Texte fourni =

Marioupol en ruines. Photo : Pavel Klimov, Reuters

Comment avez-vous quitté la ville ?

Nous sommes tous partis dans ma voiture : quatre adultes et trois enfants. Il nous a fallu 11 heures pour aller de Marioupol à Zaporijjia. Ce n’était pas facile : je n’avais pas prévu de conduire en hiver, et la voiture était dans mon garage avec des pneus d’été, sans réserve de carburant. Mais malgré le gel et la neige qui commençait à tomber, nous sommes arrivés jusqu’à Zaporijjia avec les pneus d’été. Par miracle, nous avons eu suffisamment de carburant, même si pour les derniers mètres, le voyant d’essence était au rouge.

À Zaporijjia, nous avons été accueillis et nourris dans le magasin « Épicentre », et nous avons passé la nuit là-bas.

Mon beau-frère nous attendait à Dnipro depuis déjà quinze jours. Nous y sommes restés près d’une semaine. Nous cherchions des solutions pour trouver à la fois un travail et un logement dans un endroit plus sûr, n’importe où en Ukraine.

Grâce à des connaissances, nous avons trouvé des logements temporaires à Sambir et à Drohobytch. Puis nous avons loué un logement dans votre ville. Et aujourd’hui, nous sommes tous les sept à nouveau réunis.

Comment était Marioupol lorsque vous avez quitté la ville ?

Consignes =
1. Répondez aux questions suivantes d'après le témoignage sur le départ de Marioupol.
(a) Combien de temps a duré le trajet de Marioupol à Zaporijjia ?
(b) Où la famille a-t-elle passé la nuit à Zaporijjia ?
(c) Combien de temps la famille est-elle restée à Dnipro ?
2. Les affirmations suivantes concordent-elles avec le témoignage sur le départ de Marioupol ? Justifiez chaque réponse par une citation.
(a) La voiture était équipée de pneus d'hiver.
(b) Le beau-frère attendait la famille à Dnipro depuis quinze jours.
(c) Les logements temporaires ont été trouvés grâce à des connaissances.
3. Poursuivez le témoignage sur le départ de Marioupol, à la suite de la dernière question posée.

Extrait de données =

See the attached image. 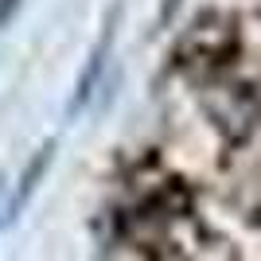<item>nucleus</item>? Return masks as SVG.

--

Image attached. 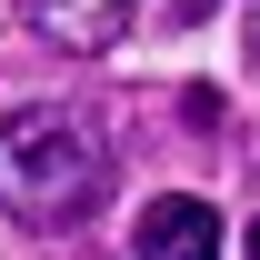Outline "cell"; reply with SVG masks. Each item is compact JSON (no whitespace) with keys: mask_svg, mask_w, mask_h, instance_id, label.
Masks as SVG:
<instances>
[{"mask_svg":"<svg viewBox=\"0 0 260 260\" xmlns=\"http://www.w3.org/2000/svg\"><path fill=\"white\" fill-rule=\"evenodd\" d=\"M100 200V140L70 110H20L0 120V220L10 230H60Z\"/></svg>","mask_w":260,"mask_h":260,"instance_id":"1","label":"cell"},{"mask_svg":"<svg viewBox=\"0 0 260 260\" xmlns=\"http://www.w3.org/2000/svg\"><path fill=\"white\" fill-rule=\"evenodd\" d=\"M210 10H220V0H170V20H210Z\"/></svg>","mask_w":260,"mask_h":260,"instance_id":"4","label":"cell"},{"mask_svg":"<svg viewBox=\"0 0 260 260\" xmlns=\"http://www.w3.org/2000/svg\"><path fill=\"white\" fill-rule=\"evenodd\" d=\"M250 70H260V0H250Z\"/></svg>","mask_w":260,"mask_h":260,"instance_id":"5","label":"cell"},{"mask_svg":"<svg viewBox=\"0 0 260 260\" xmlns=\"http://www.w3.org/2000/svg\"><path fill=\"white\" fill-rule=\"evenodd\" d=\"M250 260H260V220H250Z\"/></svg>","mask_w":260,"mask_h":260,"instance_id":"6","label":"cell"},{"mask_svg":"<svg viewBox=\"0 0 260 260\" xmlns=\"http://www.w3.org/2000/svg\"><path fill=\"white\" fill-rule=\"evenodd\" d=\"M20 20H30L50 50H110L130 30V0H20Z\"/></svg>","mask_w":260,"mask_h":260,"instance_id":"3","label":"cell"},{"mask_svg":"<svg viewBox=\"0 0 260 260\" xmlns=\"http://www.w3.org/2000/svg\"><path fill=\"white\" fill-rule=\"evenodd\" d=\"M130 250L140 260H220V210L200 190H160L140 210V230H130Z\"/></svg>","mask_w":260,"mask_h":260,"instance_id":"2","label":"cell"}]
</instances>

---

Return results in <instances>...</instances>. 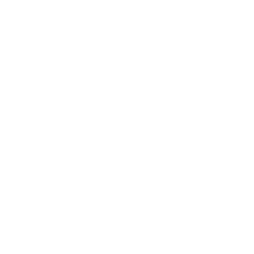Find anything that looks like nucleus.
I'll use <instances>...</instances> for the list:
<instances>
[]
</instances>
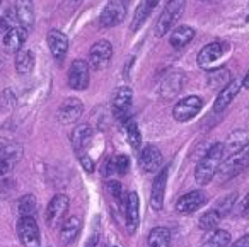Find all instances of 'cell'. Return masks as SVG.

Corrigés =
1.
(a) 11 heures.
(b) Dans le magasin « Épicentre ».
(c) Près d'une semaine.

2.
(a) Non : « la voiture était dans mon garage avec des pneus d’été ».
(b) Oui : « Mon beau-frère nous attendait à Dnipro depuis déjà quinze jours. »
(c) Oui : « Grâce à des connaissances, nous avons trouvé des logements temporaires à Sambir et à Drohobytch. »

3.
Lorsque nous sommes partis, c’est un miracle que nous n’ayons pas été touchés par les tirs d’obus : nous étions indemnes et la voiture était intacte. Mais nous avons vu tout ce qui tombait autour de nous. Nous avons vu des blessés et des gens qui partaient dans leurs voitures défoncées, nous commencions à distinguer les sons, et savions quand un projectile tombait à proximité.

Ce qu’on a vu ? Des immeubles détruits dans le centre-ville. Nous vivions justement dans le centre. Mes parents, eux, vivaient dans le village de Pishchane, derrière le port.

La ville était alors bombardée tous les jours et on voyait les cratères d’obus. 

La première semaine, par exemple, mes parents sont à Pishchane, il n’y avait plus de réseau, je suis allé leur rendre visite pour vérifier s’ils n’avaient pas été bombardés, eux aussi… C’était assez calme. Mais quand trois jours plus tard j’ai ramené la grand-mère de ma femme, j’ai déjà vu des traces d’impacts d’obus. Ils avaient donc bombardé un village où il n’y avait pas d’installations militaires.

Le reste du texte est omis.